For the survivors, that's when the real ordeal began.
"I
got shot up in the original capture, so we were taken by bus and then
train for an all-night journey to Pyongyang in North Korea, and then
they put us in a place we called the barn," said Robert Chicca of
Bonita, Calif., a Marine Corps sergeant who served as a Korean linguist
on the Pueblo. "We had fried turnips for breakfast, turnip soup for
lunch, and fried turnips for dinner. ... There was never enough to eat,
and personally I lost about 60 pounds over there."
Although the
ship was conducting intelligence operations, crew members say that most
of them had little useful information for the North Koreans. That,
according to the crew, didn't stop them from being beaten severely
during interrogations.
"The Koreans basically told us, they put
stuff in front of us, they said you were here, you were spying, you will
be shot as spies," said Earl Phares from Ontario, Calif., who was
cleaning up after the noon meal in the galley when the attack began.
"Everybody got the same amount of beatings in the beginning."
North
Korea said the ship had entered its territorial waters, though the U.S.

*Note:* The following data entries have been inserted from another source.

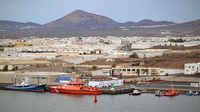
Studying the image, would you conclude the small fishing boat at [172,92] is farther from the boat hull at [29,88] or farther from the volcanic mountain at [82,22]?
the volcanic mountain at [82,22]

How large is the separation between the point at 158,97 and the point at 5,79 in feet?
18.5

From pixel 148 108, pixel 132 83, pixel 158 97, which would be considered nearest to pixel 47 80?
pixel 132 83

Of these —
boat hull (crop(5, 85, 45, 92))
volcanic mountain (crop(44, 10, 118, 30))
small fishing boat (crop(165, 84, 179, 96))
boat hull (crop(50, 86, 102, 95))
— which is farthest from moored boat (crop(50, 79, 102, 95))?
volcanic mountain (crop(44, 10, 118, 30))

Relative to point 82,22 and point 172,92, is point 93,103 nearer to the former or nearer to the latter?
point 172,92

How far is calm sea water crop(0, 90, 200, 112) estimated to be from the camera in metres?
13.8

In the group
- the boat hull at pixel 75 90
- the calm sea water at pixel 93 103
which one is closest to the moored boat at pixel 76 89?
the boat hull at pixel 75 90

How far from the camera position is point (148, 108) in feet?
45.8

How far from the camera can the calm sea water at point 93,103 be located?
1381 cm

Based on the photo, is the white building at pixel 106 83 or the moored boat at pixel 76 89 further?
the white building at pixel 106 83

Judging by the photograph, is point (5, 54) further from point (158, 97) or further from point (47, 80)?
point (158, 97)

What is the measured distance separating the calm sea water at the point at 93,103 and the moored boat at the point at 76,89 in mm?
409

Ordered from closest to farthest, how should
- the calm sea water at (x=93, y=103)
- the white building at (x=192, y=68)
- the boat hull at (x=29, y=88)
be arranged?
the calm sea water at (x=93, y=103)
the boat hull at (x=29, y=88)
the white building at (x=192, y=68)

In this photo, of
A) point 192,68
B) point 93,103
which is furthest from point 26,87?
point 192,68

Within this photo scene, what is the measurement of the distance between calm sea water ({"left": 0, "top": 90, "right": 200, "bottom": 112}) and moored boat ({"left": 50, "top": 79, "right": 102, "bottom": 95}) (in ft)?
1.34
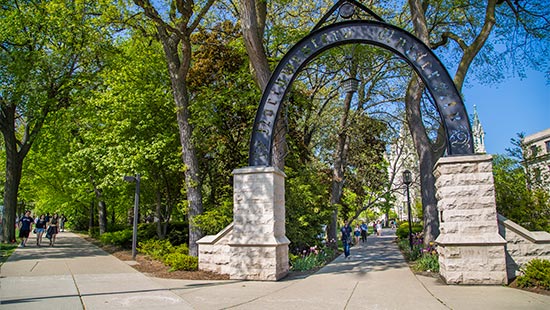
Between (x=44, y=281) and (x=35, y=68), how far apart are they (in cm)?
1416

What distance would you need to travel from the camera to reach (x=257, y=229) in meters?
9.23

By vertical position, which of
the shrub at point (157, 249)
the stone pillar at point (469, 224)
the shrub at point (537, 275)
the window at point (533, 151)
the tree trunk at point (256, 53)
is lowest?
the shrub at point (157, 249)

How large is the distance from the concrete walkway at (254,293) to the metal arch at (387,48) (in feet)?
9.78

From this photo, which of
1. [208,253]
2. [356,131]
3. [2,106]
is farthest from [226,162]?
[2,106]

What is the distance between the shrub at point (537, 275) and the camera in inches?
277

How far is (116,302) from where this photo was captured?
6453mm

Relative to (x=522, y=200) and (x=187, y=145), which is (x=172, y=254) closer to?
(x=187, y=145)

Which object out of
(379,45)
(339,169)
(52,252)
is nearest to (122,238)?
(52,252)

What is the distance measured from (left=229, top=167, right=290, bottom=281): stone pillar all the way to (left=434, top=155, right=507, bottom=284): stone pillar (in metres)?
3.62

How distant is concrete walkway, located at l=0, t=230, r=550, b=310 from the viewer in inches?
245

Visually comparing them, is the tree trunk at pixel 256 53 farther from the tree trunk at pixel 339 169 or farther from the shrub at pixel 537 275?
the tree trunk at pixel 339 169

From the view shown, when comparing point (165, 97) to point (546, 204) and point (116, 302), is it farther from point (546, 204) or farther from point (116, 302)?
point (546, 204)

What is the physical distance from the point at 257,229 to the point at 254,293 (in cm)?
201

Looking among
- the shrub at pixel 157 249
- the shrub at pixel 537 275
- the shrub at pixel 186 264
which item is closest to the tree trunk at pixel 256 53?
the shrub at pixel 186 264
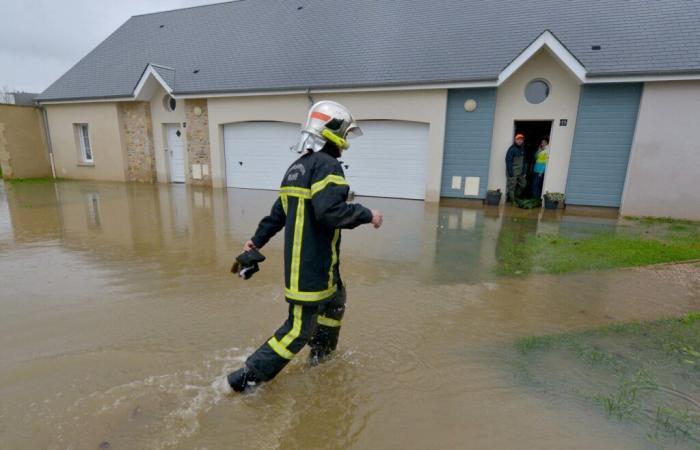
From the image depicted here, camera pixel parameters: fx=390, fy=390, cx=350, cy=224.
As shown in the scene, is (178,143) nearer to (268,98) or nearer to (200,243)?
(268,98)

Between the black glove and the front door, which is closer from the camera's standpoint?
the black glove

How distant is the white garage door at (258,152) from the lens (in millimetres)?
13055

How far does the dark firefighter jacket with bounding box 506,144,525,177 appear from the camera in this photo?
10438 mm

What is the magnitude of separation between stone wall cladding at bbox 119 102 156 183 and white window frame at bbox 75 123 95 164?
203 centimetres

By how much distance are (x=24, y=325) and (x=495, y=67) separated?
35.2 ft

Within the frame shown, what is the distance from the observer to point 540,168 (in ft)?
35.6

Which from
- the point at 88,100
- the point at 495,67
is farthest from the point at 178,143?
the point at 495,67

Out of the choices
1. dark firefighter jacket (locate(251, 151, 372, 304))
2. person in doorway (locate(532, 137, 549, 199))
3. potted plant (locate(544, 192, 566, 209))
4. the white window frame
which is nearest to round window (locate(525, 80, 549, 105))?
person in doorway (locate(532, 137, 549, 199))

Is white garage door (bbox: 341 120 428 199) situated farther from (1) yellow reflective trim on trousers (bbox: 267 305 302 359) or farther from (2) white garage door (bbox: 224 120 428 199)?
(1) yellow reflective trim on trousers (bbox: 267 305 302 359)

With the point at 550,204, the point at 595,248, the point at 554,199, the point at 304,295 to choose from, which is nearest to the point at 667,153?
the point at 554,199

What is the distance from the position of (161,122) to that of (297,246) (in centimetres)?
1456

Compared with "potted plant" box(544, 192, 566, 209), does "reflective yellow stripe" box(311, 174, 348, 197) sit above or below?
above

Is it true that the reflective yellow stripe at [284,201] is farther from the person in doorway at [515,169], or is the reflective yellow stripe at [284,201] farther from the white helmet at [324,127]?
the person in doorway at [515,169]

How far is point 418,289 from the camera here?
15.3 feet
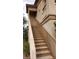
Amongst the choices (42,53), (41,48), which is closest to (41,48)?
(41,48)

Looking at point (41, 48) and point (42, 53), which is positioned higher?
point (41, 48)

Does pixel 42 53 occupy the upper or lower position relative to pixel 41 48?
lower

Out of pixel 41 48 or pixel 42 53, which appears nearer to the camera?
pixel 42 53

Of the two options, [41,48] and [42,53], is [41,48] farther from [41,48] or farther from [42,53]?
[42,53]
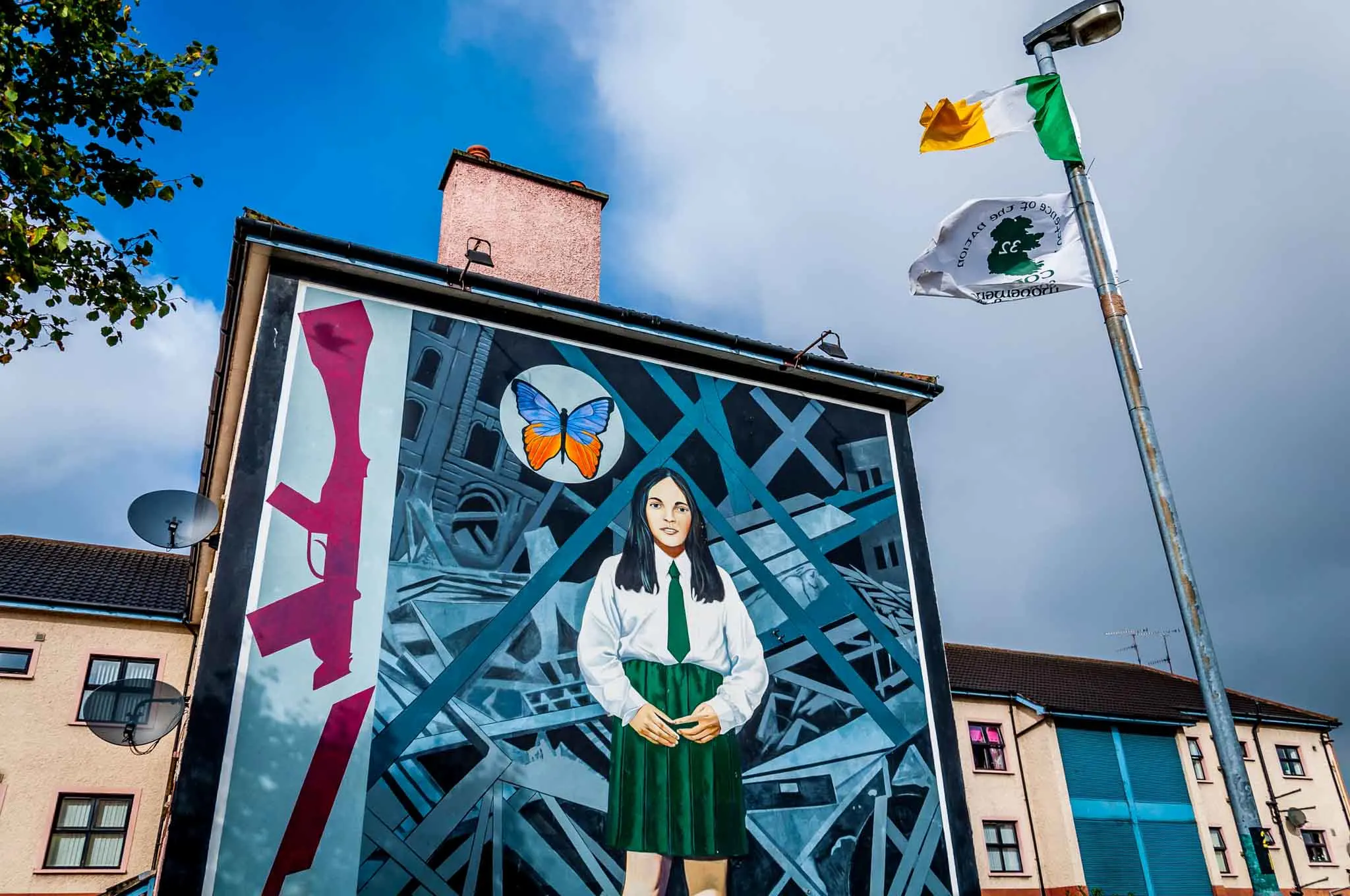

maintained it was in international waters 15 miles off the nearest
land.
The incident quickly escalated. The U.S., already deeply
embroiled in the Vietnam War, sent several aircraft carriers to the Sea
of Japan and demanded the captives be released. Just days before the
attack, North Korean commandos had launched an assassination attempt on
South Korea's President Park Chung-hee at his residence.
North
Korea responded by putting members of the crew before cameras to confess
publicly. The crew members planted defiant codes into forced letters of
confession and extended their middle fingers in images sent around the
world. That led to further beatings when the North Koreans figured out
the gesture's meaning.
On Dec. 21, 1968, Maj. Gen. Gilbert H.
Woodward, the chief U.S. negotiator, signed a statement acknowledging
that the Pueblo had "illegally intruded into the territorial waters of
North Korea" and apologizing for "the grave acts committed by the U.S.
ship against" North Korea. Both before and after, he read into the
record a statement disavowing the confession.
The hostages were
released across the Demilitarized Zone that divides the two Koreas two
days before Christmas – 335 days after their capture.
The Navy
considered a court-martial for the ship's captain, Cmdr. Lloyd M. "Pete"
Bucher, for letting the Pueblo fall into enemy hands without firing a
shot and for failing to destroy much of the ship's classified material.
But he was never brought to trial. John H. Chafee, secretary of the Navy
at the time, said Bucher and the other crew members "had suffered
enough."
To this day, members of the Pueblo crew say Bucher made
the right decision, though years later his second-in-command publicly
questioned Bucher's decisions not to fight.